Notice "pg_sleep(10)" right before the end of the trigger function. This gives enough time to start the test in each of two concurrent windows up to, and including "set constraints all immediate" (when this is uncommented) before each session commits.

Try the test first with "set constraints all immediate" uncommented.

The "red" session, because it starts fires, shows that the, so far, rule is met when it finishes. But when the "blue" session finishes, it shows that the final state now violates the rule.

Now try the test first with "set constraints all immediate" commented out.

The "red" session finishes first and reports a good state. Then the blue session finishes with this error:

ERROR: There must be exactly one or two Admins
CONTEXT: PL/pgSQL function t_constraint_fn() line 6 at RAISE

and its attempts to change the data are rolled back—so that the rule still holds.

-- do-setup.sql
---------------
drop table if exists staff;
create table staff(
name text primary key,
job text not null
constraint staff_job_chk check (job in (
'Manager', 'Admin', 'Sales', 'Marketing', 'Developer')));

drop function if exists t_constraint_fn();
create function t_constraint_fn()

------------------------------

__GOALS__.
[1] In the trigger test write-up above, which function call comes right before the end of the trigger function?
[2] Say whether each statement agrees with the trigger test write-up above. Answer yes or no for each, and quote the deciding words from the write-up. (a) The staff table uses the name column as its primary key. (b) When "set constraints all immediate" is commented out, the blue session finishes first. (c) 'Developer' is one of the job values that the staff_job_chk check allows.

__INFORMATION SUPPLIED__.
------------------------------

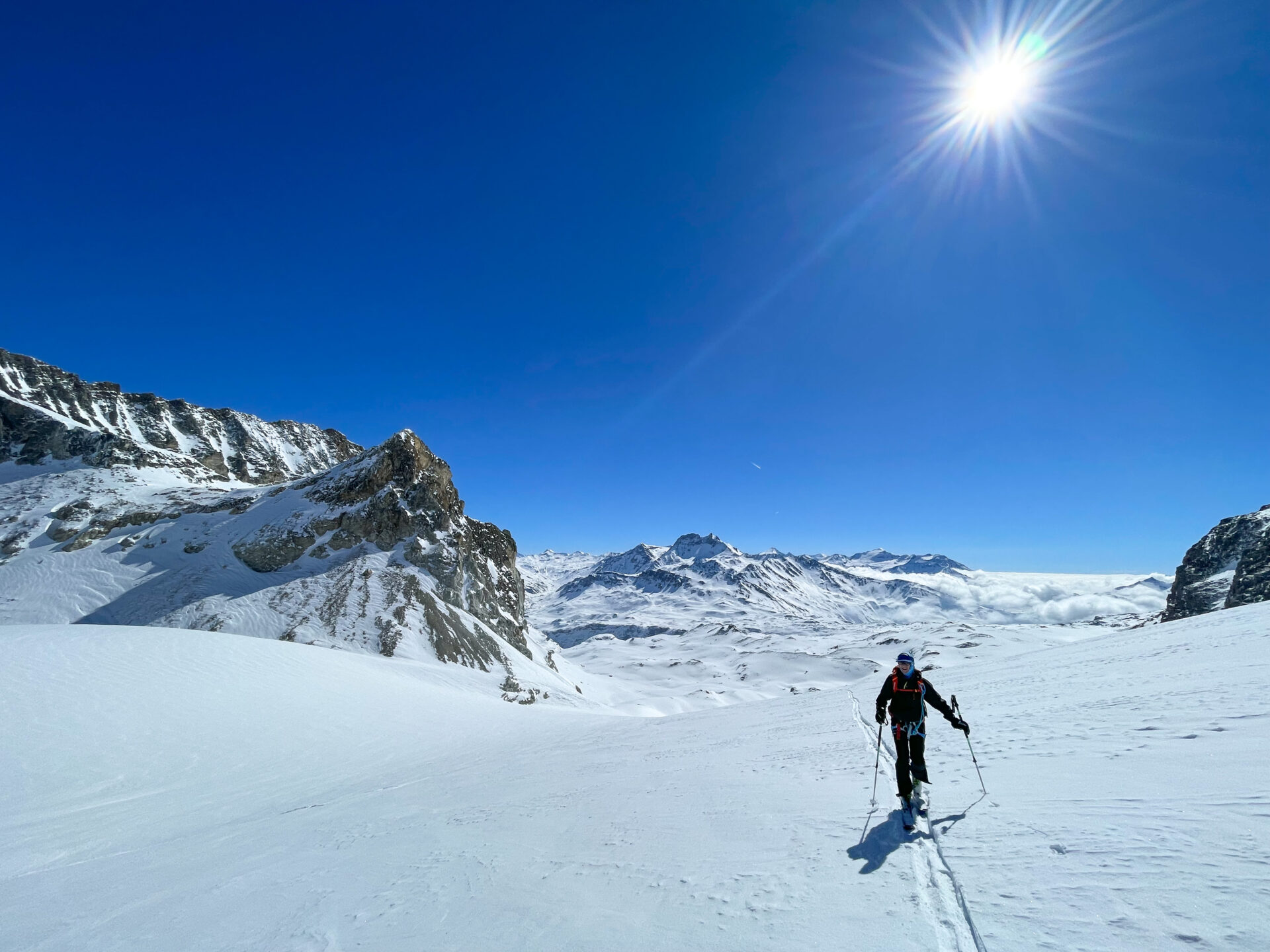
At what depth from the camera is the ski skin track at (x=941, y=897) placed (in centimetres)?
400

------------------------------

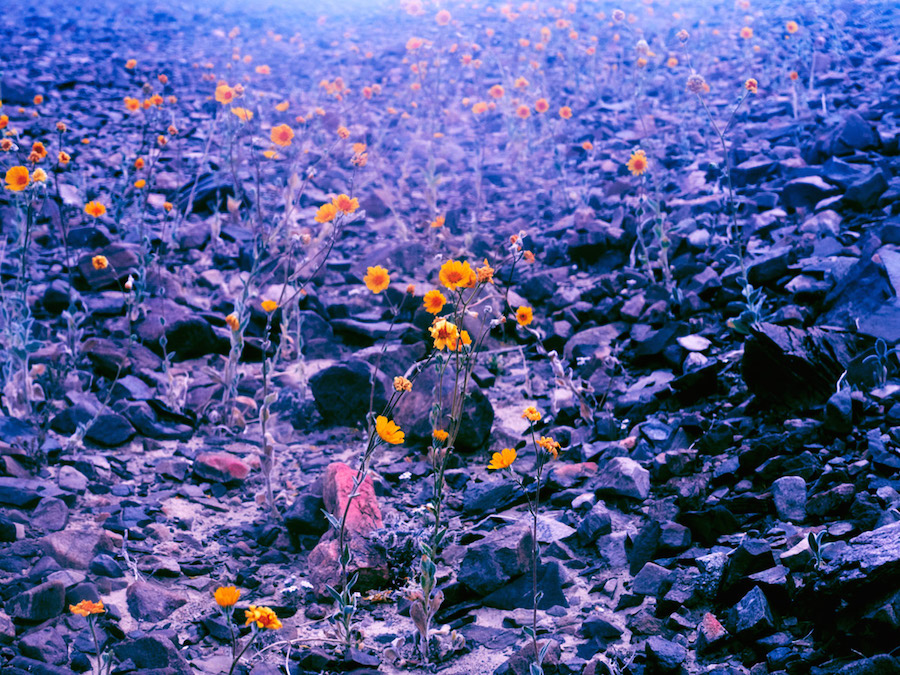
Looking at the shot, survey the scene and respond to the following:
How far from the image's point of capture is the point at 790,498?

------------------------------

__RESPONSES__.
[1] pg_sleep(10)

[2]
(a) Yes: "name text primary key"
(b) No: "The "red" session finishes first and reports a good state."
(c) Yes: "'Manager', 'Admin', 'Sales', 'Marketing', 'Developer'"